After the Storm: Powering up the Virtual Data Center

There is something to be said for colocation and cloud services, where organizations keep their data and maybe even physical servers in remote facilities that share backup generators, redundant air handlers, multiple network paths, and distributed systems with fail-over redundancy.  But, ultimately, unless you are a true road warrior and connect  wirelessly from coffee shops and airline waiting areas to your exclusively cloud-based or colocated resources, you will need to manage your own network in the face of long-term power outages.

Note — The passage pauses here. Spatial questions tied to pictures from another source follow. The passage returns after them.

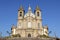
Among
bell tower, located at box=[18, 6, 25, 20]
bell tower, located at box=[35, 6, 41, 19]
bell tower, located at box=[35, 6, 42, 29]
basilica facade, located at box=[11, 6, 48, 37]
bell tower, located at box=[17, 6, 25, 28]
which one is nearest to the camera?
basilica facade, located at box=[11, 6, 48, 37]

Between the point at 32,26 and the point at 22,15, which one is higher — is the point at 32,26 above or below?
below

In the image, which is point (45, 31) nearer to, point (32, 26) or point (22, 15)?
point (32, 26)

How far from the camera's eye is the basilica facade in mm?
71750

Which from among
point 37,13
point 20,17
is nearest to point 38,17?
point 37,13

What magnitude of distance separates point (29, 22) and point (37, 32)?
19.6 ft

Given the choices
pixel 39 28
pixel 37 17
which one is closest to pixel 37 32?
pixel 39 28

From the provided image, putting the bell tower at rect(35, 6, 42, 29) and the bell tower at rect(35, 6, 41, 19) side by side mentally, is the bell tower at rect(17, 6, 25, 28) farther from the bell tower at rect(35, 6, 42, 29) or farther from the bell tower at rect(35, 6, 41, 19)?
the bell tower at rect(35, 6, 42, 29)

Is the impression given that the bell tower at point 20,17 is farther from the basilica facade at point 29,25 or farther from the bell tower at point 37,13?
the bell tower at point 37,13

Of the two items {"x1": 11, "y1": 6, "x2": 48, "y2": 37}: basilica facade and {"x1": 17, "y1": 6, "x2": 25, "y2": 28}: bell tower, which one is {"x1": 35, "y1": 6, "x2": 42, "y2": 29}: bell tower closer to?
{"x1": 11, "y1": 6, "x2": 48, "y2": 37}: basilica facade

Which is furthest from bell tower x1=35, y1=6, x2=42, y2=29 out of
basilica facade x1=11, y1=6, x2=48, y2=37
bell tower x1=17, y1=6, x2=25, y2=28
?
bell tower x1=17, y1=6, x2=25, y2=28

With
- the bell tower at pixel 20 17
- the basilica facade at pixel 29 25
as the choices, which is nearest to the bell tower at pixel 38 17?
the basilica facade at pixel 29 25

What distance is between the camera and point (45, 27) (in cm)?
7619

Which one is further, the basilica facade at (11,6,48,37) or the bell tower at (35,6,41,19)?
the bell tower at (35,6,41,19)

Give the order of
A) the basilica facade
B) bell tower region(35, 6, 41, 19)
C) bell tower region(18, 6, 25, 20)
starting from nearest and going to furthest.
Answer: the basilica facade
bell tower region(35, 6, 41, 19)
bell tower region(18, 6, 25, 20)
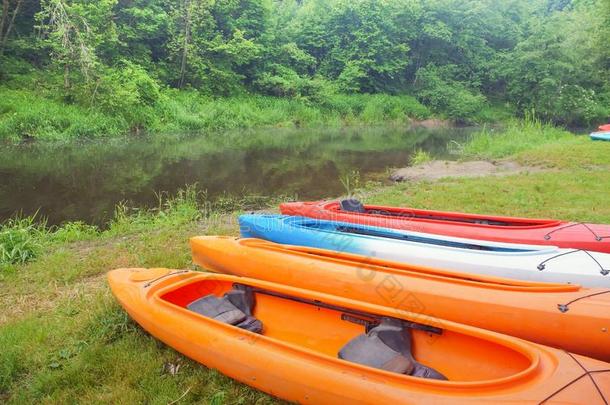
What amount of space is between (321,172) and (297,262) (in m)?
7.84

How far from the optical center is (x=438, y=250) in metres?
4.10

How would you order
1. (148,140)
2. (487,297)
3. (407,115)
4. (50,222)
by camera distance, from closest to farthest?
(487,297) < (50,222) < (148,140) < (407,115)

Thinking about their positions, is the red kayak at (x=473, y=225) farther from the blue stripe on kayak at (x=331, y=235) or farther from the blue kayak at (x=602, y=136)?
the blue kayak at (x=602, y=136)

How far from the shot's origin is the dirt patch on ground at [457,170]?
10312mm

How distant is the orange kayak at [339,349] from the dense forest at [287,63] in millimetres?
13644

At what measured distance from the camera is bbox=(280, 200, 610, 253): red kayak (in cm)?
428

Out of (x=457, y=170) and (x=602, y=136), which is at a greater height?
(x=602, y=136)

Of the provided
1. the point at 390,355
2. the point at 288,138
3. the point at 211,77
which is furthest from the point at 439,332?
the point at 211,77

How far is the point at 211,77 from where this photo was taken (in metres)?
22.0

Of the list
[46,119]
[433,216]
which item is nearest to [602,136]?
[433,216]

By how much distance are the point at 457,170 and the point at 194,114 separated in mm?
12438

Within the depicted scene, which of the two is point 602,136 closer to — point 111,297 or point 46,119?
point 111,297

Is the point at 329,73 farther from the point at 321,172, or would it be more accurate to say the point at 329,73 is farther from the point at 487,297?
the point at 487,297

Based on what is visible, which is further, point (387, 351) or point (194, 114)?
point (194, 114)
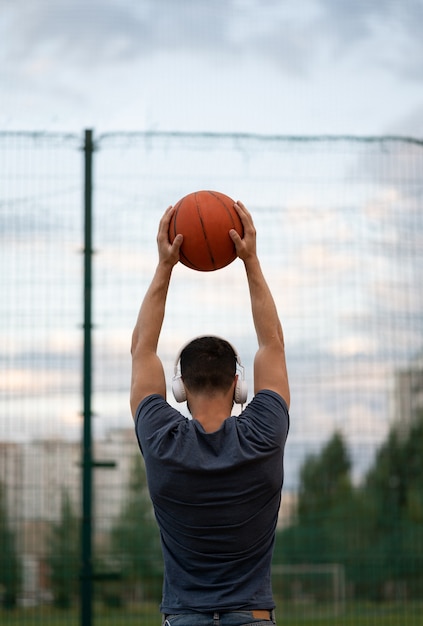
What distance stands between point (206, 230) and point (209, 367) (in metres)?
0.72

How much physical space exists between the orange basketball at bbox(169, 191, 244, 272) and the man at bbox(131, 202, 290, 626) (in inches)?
24.7

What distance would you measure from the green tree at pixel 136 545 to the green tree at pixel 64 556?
0.27 meters

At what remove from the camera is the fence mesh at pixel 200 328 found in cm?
607

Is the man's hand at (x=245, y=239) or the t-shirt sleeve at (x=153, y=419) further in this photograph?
the man's hand at (x=245, y=239)

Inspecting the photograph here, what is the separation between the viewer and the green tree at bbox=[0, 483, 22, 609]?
19.9 feet

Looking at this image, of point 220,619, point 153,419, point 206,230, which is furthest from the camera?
point 206,230

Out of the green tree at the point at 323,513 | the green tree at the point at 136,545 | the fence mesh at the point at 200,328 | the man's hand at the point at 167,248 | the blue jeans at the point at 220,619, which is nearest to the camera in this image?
the blue jeans at the point at 220,619

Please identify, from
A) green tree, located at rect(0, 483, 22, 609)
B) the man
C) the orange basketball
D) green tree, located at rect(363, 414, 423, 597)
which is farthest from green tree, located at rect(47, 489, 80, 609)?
the man

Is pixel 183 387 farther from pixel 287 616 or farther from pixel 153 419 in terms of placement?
pixel 287 616

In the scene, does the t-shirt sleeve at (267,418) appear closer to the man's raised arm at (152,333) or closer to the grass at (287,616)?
the man's raised arm at (152,333)

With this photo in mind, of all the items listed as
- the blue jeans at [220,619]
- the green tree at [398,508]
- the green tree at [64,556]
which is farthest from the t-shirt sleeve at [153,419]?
the green tree at [398,508]

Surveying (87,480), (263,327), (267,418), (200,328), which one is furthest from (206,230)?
(87,480)

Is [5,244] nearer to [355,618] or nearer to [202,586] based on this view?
[355,618]

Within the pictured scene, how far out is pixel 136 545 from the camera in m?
6.25
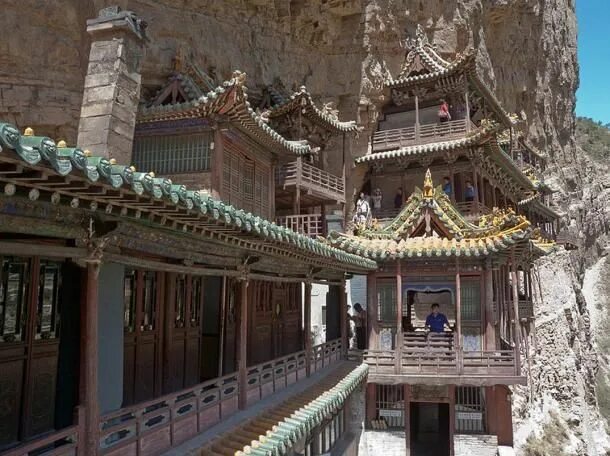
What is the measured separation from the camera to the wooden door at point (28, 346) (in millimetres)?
5387

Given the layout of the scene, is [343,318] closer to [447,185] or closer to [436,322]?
[436,322]

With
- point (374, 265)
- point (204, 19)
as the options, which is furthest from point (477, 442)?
point (204, 19)

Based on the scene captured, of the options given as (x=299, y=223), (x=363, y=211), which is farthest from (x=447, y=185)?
(x=299, y=223)

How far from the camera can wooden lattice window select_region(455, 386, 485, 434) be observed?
1484cm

Here at Chaos Central, we have the usual UPS units lurking under the desks, which we largely ignore until the power goes out and they start beeping.  The home office/small office versions of these small units that more or less promise Uninteruptible Power to your computers are best for those momentary power glitches that plague any power grid during uncertain weather or simply human error at the control center: the lights blink, the power supplies beep, and computing goes on.   During winter ice storms and summer heat waves, when everything goes dark for minutes or hours, one of two things happens:

Ideally, you have a flashlight nearby so you can see the keyboards of the servers and workstations well enough to save your current work and run through shutdown cycles (for those machines that don’t have software wired to the power supply that automatically do this) before the batteries run down.  If you have done your system design correctly, you have purchased enough capacity to run the systems for five to fifteen minutes on battery, long enough to shut down the systems gracefully.

On the other hand, if you haven’t provisioned properly, or if you have not paid attention to the age of that black or beige box under your desk, the systems will shut down ungracefully, sometimes in mid keystroke.  Batteries need to be replaced every 3-5 years: the units themselves continue to improve, and the electronics also have been known to fail, so replacing the entire unit is sometimes easier and not that much more expensive.  A good rule of thumb is to get a new UPS when you buy a new computer.  Laptops have a built-in UPS, the battery, so all you need is a surge protector.

In either case–orderly or disorderly shutdown–in an extended outage, the UPS units need to be turned off and everything gets quiet.  When the power is restored, it all needs to be turned back on manually.  (Tip:  if you work from a home office and travel often during “the season,” it is a good idea to have a “network sitter,” someone you trust who can go to your house and turn the critical systems back on after an outage, if you need remote access to your network: we’ve been left “out in the cold” several times over the years, and, yes, have had a network sitter from time to time and it has paid off).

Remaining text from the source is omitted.